(Objective):
Carry over each line in full, beginning at the line that contains "What distance from the photographer" and stopping after the line that contains "4.90 metres". In the answers, add 104 to every number, whether it is a coordinate or a distance.

►

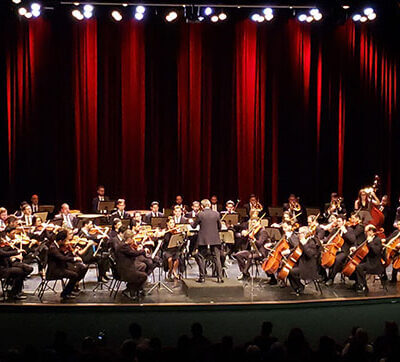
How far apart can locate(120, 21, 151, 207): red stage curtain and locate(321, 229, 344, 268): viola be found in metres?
7.89

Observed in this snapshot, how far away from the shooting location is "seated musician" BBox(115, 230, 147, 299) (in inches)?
488

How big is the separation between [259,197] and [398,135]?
181 inches

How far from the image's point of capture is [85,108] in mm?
19672

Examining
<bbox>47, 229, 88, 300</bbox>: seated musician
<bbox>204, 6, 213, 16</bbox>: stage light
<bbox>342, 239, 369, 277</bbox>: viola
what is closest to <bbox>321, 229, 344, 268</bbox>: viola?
<bbox>342, 239, 369, 277</bbox>: viola

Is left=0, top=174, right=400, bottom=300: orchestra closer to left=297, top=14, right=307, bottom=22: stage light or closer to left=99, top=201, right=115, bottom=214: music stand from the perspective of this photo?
left=99, top=201, right=115, bottom=214: music stand

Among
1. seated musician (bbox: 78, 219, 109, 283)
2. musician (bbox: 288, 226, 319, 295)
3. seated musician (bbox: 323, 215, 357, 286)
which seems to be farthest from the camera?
seated musician (bbox: 78, 219, 109, 283)

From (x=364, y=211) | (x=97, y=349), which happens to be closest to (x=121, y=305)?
(x=97, y=349)

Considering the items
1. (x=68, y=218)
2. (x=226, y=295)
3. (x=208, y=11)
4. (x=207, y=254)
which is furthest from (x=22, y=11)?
(x=226, y=295)

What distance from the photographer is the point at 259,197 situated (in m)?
20.7

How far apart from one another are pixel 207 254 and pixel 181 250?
20.7 inches

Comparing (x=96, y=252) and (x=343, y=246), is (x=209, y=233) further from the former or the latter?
(x=343, y=246)

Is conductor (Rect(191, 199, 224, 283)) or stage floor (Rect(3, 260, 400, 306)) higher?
conductor (Rect(191, 199, 224, 283))

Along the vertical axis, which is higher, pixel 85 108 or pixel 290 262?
pixel 85 108

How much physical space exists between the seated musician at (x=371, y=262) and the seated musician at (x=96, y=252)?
4.90 metres
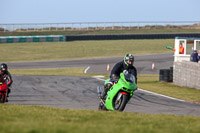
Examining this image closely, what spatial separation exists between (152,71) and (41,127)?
3011cm

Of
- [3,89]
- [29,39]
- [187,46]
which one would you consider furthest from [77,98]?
[29,39]

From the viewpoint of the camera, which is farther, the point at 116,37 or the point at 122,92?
the point at 116,37

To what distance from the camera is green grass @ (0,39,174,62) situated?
174ft

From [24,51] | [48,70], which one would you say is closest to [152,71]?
[48,70]

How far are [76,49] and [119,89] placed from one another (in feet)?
160

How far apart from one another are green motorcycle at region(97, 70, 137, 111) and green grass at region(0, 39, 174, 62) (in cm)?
3911

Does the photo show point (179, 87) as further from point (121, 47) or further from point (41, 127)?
point (121, 47)

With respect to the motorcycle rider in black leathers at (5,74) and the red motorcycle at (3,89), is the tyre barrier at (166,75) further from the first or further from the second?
the red motorcycle at (3,89)

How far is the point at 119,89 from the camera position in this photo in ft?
36.3

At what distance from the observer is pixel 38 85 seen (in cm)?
2277

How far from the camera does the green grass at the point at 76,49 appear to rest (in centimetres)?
5297

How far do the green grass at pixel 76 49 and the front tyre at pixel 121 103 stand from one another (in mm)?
39211

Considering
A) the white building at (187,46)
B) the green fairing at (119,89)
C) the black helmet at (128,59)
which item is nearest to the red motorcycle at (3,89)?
the green fairing at (119,89)

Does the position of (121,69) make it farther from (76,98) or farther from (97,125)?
(76,98)
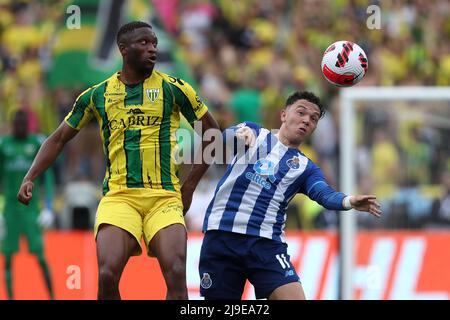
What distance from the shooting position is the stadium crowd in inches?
560

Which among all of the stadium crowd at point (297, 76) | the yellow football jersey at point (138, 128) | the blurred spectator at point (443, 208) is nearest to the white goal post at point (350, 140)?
the stadium crowd at point (297, 76)

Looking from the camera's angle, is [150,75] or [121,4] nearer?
[150,75]

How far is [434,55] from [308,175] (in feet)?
29.2

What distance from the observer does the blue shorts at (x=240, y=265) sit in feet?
28.0

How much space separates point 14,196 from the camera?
47.7 ft

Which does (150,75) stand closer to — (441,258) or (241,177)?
(241,177)

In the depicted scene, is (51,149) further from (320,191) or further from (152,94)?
(320,191)

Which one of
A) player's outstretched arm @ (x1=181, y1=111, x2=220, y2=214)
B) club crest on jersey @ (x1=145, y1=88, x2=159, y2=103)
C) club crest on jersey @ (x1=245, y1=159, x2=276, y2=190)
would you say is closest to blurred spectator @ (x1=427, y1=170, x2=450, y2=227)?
club crest on jersey @ (x1=245, y1=159, x2=276, y2=190)

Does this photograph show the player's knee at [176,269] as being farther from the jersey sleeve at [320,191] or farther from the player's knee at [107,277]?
the jersey sleeve at [320,191]

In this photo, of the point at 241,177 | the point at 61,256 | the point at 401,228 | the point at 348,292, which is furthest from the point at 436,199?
the point at 241,177

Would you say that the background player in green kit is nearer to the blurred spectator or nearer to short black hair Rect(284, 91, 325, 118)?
the blurred spectator

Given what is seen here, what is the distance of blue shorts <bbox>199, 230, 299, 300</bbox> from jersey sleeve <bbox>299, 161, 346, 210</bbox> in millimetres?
489

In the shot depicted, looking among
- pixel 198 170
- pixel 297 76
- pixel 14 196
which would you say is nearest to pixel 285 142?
pixel 198 170

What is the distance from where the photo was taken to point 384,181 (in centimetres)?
1427
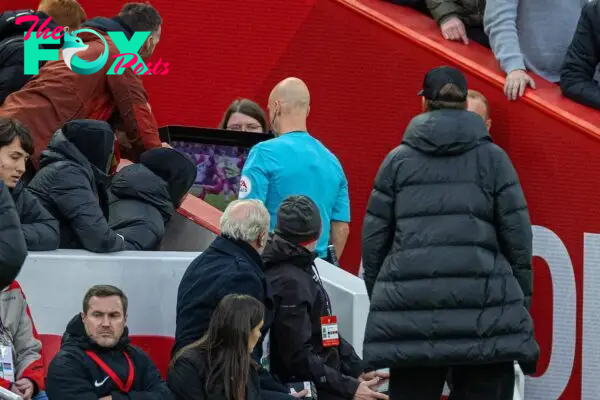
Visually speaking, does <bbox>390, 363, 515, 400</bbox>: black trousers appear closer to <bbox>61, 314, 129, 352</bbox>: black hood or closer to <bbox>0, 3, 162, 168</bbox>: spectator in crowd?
<bbox>61, 314, 129, 352</bbox>: black hood

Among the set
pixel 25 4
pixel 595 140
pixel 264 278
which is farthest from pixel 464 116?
pixel 25 4

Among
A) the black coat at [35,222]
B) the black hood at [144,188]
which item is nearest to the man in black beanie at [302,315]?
the black coat at [35,222]

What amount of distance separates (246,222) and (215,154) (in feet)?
7.85

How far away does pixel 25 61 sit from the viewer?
8.79m

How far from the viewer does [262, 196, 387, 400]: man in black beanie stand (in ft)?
21.7

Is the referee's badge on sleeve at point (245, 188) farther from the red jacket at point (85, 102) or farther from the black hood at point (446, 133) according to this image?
the black hood at point (446, 133)

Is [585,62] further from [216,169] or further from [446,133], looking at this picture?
[446,133]

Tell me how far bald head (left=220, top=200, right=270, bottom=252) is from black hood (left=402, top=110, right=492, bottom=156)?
677 millimetres

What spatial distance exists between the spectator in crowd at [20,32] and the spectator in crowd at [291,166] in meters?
1.57

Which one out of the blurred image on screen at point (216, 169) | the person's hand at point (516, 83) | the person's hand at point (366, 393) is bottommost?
the person's hand at point (366, 393)

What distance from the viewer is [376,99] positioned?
9406 millimetres

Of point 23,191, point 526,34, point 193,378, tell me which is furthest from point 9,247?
point 526,34

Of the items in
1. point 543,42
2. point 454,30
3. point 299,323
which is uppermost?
point 454,30

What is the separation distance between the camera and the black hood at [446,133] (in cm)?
628
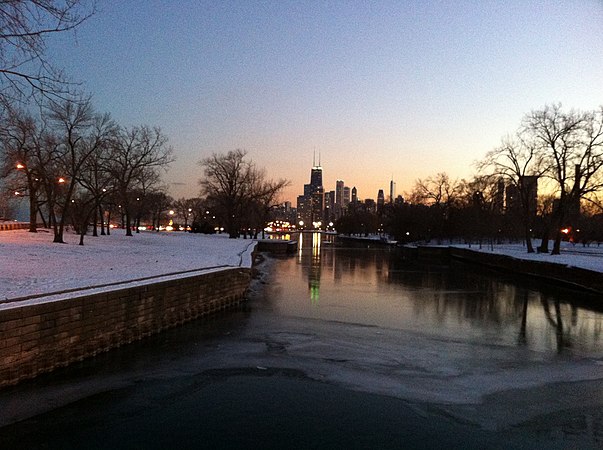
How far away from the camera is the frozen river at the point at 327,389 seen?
8.15m

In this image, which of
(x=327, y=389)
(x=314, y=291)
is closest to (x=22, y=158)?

◄

(Expected answer):
What distance from the photographer is the point at 259,197 situated (in m)?
124.7

How far apart from one another are pixel 207 254 and pixel 181 250?
124.7 inches

Comparing (x=96, y=252) and (x=343, y=246), is (x=209, y=233) further from the former or the latter?
(x=447, y=350)

Is conductor (Rect(191, 199, 224, 283)) or stage floor (Rect(3, 260, 400, 306)) higher?
conductor (Rect(295, 303, 328, 387))

Along the vertical axis, which is higher, pixel 85 108 or pixel 290 262?
pixel 189 212

How much physical space exists between the seated musician at (x=371, y=262) and the seated musician at (x=96, y=252)?
108.90 metres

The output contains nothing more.